I am working on implementing Gaussian mixture model on iris dataset. The code is as shown below.
require(rstan)
library(datasets)
data(iris)
y=array(iris[3:4])
mixture_data=list(N=150, D=2, K=3, y=y)
mixture_model<-'
data {
int D; //number of dimensions
int K; //number of gaussians
int N; //number of data
vector[D] y[N]; //data
}
parameters {
simplex[K] theta; //mixing proportions
vector[D] mu[K]; //mixture component means
cholesky_factor_corr[D] L[K]; //cholesky factor of correlation
vector<lower=0>[K] sigma[D]; // standard deviations
}
transformed parameters{
cholesky_factor_cov[D, D] cov[K];
for (k in 1:K) {
cov[k] = diag_pre_multiply(sigma[k], L[k]);
}
}
model {
real ps[K];
for(k in 1:K){
mu[k] ~ normal(0, 10);
L[k] ~ lkj_corr_cholesky(2);
sigma[k] ~ exponential(1);
}
for (n in 1:N){
for (k in 1:K){
ps[k] = log(theta[k])+multi_normal_cholesky_lpdf(y[n] | mu[k], cov[k]); //increment log probability of the gaussian
}
target += log_sum_exp(ps);
}
}
'
fit=stan(model_code=mixture_model, data=mixture_data, iter=1000, chains=4, init_r=0.5)

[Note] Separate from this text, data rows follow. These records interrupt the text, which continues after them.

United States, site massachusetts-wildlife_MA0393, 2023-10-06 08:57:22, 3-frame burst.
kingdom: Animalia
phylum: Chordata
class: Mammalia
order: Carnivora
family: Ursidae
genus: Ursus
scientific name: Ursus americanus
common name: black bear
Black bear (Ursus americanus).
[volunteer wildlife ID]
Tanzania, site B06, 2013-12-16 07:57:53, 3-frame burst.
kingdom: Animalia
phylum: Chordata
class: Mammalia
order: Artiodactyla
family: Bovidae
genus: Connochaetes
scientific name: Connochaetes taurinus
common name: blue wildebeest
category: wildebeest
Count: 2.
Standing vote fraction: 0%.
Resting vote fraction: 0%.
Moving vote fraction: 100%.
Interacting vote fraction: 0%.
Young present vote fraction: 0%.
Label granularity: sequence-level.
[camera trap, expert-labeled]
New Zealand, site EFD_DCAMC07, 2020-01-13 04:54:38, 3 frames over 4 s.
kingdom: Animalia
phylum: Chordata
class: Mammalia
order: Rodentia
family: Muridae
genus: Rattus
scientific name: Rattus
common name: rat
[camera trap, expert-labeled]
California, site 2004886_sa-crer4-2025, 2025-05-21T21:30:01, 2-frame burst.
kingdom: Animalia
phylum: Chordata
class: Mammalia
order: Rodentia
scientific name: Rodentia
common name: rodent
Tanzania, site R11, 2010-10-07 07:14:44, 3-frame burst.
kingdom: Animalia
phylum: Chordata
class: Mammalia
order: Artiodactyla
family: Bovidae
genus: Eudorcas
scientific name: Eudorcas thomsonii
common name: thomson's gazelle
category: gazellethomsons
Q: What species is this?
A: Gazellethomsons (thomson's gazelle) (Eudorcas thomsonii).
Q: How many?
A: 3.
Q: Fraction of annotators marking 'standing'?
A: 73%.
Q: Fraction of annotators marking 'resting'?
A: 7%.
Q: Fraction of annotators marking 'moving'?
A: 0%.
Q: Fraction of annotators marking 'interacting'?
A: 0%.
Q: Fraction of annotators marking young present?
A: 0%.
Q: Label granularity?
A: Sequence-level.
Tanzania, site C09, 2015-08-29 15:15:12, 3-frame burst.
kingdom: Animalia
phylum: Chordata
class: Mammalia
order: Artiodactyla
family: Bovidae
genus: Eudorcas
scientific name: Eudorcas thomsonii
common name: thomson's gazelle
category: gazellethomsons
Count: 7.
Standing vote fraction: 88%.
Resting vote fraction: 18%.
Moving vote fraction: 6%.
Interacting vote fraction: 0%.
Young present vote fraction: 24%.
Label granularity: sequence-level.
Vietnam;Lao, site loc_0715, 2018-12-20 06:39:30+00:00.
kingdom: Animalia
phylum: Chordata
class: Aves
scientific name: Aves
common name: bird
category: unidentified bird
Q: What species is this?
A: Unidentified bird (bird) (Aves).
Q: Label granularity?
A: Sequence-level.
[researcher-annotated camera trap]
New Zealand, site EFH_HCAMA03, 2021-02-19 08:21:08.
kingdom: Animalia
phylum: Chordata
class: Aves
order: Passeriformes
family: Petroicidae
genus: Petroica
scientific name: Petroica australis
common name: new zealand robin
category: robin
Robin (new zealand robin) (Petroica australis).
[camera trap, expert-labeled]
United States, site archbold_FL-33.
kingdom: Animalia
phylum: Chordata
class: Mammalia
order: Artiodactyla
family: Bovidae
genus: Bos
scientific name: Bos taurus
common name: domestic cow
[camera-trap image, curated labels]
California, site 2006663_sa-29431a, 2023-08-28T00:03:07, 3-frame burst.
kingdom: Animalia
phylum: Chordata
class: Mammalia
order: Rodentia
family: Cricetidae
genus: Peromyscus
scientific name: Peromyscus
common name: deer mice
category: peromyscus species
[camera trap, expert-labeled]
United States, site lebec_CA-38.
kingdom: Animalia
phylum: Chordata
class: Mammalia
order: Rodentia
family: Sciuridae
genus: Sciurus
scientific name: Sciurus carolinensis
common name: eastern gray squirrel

The model works perfectly for K=2 and does recover parameters correctly. The sampler throws an error for K = 3.
SAMPLING FOR MODEL 'd45eb236ae863de793b59e995d2e8072' NOW (CHAIN 1).
Chain 1: Unrecoverable error evaluating the log probability at the initial value.
Chain 1: Exception: diag_pre_multiply: m1.size() (3) and m2.rows() (2) must match in size (in 'model1d9654deb7fc_d45eb236ae863de793b59e995d2e8072' at line 19)
[1] "Error in sampler$call_sampler(args_list[[i]]) : "
[2] " Exception: diag_pre_multiply: m1.size() (3) and m2.rows() (2) must match in size (in 'model1d9654deb7fc_d45eb236ae863de793b59e995d2e8072' at line 19)"
error occurred during calling the sampler; sampling not done